■ TEXT EXCERPT ■
● ● ●

Abstract
Fertility in nineteenth century Europe before the fertility transition has been described as high, unregulated, and stable; the extent of fertility control remains a controversial topic. The aim of this study is to determine whether there is evidence of deliberate birth spacing in northern Sweden prior to the onset of the fertility transition. This study analyses micro-level parish records of 9,636 women in nineteenth century northern Sweden—a remote but, at the time, economically dynamic frontier region of Sweden. Event history analysis reveals evidence of birth spacing that suggests some conscious birth control. Piecewise exponential models of the transition from second to third birth reveal circumstances in which parents increased or decreased the time to next birth. The results on the survival of previous children, geographic context, sex of previous children, and variations in grain prices all indicate that parents deliberately manipulated the spacing between births.

● ● ●

■ DATA ■
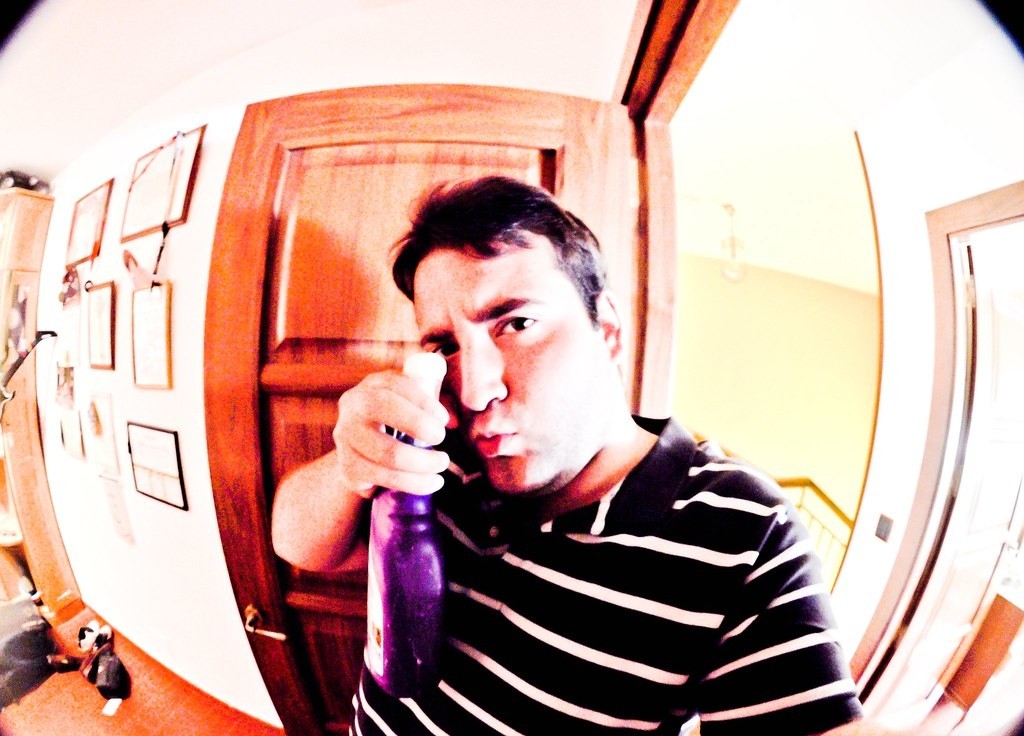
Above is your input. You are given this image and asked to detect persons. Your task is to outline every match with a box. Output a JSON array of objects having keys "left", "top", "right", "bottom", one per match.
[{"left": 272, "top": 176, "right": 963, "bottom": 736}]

● ● ●

■ WHAT IS ASKED ■
According to the abstract on birth spacing in northern Sweden, the parish records of how many women does the study analyze? The material has no role in this exercise.

■ SOLUTION TO THIS TASK ■
9,636 women.